**Provided passage**
A forensic psychologist is required to view the client from a different perspective than a traditional clinical psychologist, whose tests and interview procedures are not sufficient for legal purposes. Evaluating the client, preparing for testimony, and the testimony itself require the forensic psychologist to have a firm grasp of the law and the legal situation at issue in the case in question. This knowledge must be integrated with the psychological information obtained from testing, psychological and mental status exams, and appropriate assessment of background materials, such as prior psychiatric or psychological evaluations, medical records and other available pertinent information. Finally, reporting the finding of the forensic evaluation in language that non-mental health professionals and, in many cases, lay people can understand and utilize is essential.
Individual therapy must be based on the patient’s or client’s need. For some people and many injured workers, the use of brief therapy techniques is most effective. Brief therapy focuses on a specific problem and direct intervention. It is solution-based rather than problem-oriented, and is less concerned with how a problem arose than with the current factors sustaining it and preventing change. The incidence of clinical depression among injured workers and the general population is substantial and cognitive therapy has proven to be an especially valuable treatment. Cognitive therapy seeks to identify the thoughts, beliefs, and reaction patterns that cause dysfunction in an individual’s everyday activities. The aim is to alter those ingrained thought patterns and thereby change the negative emotions associated with them. For a smaller number of patients, in depth psychotherapy focusing on developing self awareness is more appropriate.

**Task requirements**
1) In the passage on forensic psychology and therapy, what does cognitive therapy seek to identify?
2) Please continue the passage on forensic psychology and therapy from the point where it stops.
The rows are not needed.

**Supplied entries**
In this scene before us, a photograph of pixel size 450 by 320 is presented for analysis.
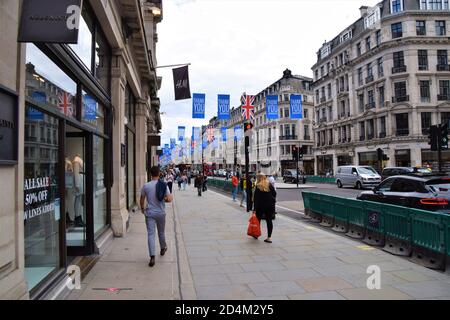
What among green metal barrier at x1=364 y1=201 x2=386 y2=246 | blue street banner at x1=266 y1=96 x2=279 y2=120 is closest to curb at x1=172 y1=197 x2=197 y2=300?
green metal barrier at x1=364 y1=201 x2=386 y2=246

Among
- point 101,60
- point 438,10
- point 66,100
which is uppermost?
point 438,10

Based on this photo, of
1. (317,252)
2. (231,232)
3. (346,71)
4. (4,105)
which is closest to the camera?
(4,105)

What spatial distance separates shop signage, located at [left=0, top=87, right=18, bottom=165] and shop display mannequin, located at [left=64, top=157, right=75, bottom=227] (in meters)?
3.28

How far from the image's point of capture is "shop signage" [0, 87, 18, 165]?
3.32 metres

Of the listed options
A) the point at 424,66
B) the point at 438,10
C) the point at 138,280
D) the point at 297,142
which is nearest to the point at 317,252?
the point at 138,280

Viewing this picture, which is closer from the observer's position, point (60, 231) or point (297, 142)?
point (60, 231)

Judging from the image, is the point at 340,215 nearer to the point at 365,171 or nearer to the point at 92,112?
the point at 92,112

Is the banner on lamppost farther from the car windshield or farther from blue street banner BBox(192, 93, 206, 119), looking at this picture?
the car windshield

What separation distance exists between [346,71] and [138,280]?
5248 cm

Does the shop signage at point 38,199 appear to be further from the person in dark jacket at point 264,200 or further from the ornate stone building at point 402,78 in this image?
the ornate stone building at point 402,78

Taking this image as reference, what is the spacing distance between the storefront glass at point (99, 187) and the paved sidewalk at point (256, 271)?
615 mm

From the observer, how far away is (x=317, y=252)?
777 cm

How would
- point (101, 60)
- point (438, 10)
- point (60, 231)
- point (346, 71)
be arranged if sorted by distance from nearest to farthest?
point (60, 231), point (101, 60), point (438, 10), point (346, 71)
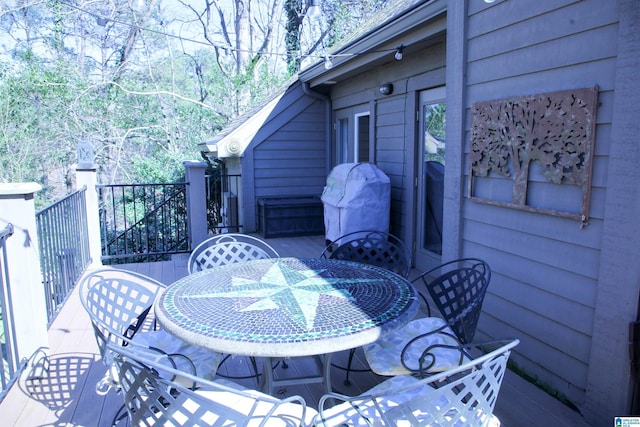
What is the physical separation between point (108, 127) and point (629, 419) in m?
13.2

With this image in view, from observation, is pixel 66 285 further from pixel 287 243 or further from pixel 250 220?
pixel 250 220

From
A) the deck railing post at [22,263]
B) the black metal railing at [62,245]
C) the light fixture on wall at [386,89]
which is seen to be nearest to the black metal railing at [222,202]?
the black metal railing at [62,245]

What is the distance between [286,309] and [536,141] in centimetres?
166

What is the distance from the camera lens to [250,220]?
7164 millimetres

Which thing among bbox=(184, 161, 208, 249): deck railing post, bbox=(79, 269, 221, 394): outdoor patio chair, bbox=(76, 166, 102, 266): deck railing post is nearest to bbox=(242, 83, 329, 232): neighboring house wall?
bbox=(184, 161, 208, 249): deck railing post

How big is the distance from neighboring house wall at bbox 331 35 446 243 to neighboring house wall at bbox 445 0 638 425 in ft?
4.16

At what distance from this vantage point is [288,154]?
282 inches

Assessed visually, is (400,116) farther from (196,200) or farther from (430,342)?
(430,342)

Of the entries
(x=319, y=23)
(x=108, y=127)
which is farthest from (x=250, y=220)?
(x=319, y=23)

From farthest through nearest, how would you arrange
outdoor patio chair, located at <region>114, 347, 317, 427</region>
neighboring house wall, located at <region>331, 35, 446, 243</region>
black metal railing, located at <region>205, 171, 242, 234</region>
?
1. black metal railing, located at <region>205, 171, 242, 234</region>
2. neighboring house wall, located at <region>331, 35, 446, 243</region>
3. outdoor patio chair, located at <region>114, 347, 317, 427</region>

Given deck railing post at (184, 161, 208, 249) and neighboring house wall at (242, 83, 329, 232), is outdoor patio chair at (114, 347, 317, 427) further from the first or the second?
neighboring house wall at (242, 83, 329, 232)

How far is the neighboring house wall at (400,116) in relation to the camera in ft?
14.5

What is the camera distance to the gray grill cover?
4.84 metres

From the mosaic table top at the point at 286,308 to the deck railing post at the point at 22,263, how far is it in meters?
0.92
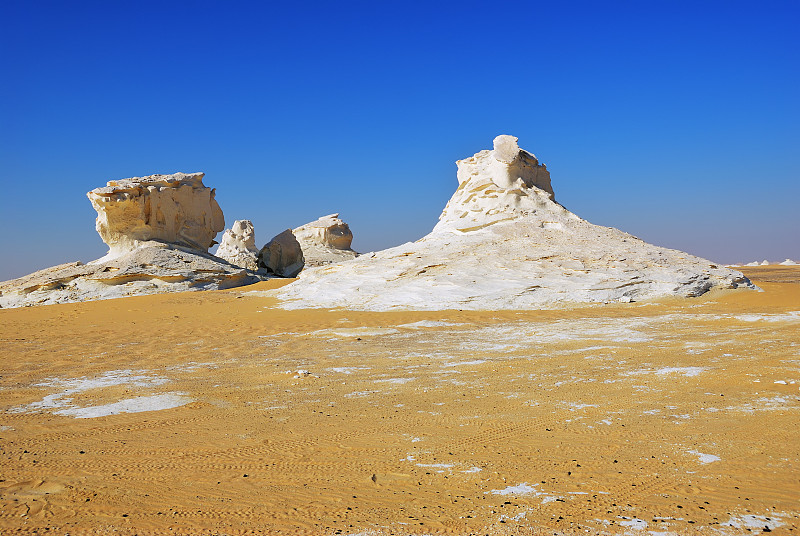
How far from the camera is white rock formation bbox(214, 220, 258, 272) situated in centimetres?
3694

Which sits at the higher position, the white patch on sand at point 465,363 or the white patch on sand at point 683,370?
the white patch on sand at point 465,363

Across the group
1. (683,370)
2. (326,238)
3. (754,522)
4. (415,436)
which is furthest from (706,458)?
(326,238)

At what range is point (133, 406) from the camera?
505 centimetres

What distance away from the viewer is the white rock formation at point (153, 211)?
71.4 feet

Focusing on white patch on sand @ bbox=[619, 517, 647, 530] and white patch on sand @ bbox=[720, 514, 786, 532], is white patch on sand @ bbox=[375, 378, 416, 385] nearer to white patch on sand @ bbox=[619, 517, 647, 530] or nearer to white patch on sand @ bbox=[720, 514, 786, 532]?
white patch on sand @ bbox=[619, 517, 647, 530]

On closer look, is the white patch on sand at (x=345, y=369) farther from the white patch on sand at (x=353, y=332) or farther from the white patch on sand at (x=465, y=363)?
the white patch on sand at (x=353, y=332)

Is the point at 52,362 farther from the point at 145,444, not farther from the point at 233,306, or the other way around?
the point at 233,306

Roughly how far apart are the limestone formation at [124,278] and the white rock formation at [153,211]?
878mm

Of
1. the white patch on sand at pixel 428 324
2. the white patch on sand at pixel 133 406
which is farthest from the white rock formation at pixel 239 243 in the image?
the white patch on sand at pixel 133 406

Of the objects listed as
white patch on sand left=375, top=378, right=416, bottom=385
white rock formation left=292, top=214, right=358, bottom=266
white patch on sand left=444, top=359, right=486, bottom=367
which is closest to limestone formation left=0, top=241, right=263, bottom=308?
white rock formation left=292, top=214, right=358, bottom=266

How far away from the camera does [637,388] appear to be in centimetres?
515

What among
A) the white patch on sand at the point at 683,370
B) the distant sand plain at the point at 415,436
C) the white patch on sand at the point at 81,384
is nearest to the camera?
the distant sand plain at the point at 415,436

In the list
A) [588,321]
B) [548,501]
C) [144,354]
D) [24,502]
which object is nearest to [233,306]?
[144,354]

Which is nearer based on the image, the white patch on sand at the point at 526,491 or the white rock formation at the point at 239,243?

**Results for each task**
1) The thoughts, beliefs, and reaction patterns that cause dysfunction in an individual's everyday activities.

2)
Relationship counseling helps the individuals to recognize and to better manage or reconcile the underlying patterns of conflict. The relationship involved may be between members of a family or a couple, employees or employers in a workplace, or between a professional and a client. The process involves the following key ingredients: 1) establishing a confidential dialogue, which creates a safe place to examine feelings, 2) enabling each person to be heard and to hear themselves, 3) providing a mirror with expertise to reflect the relationship’s difficulties and the potential and direction for change, 4) empowering individuals in the relationship to take control of their own destiny and make vital decisions, and 5) delivering relevant and appropriate feedback.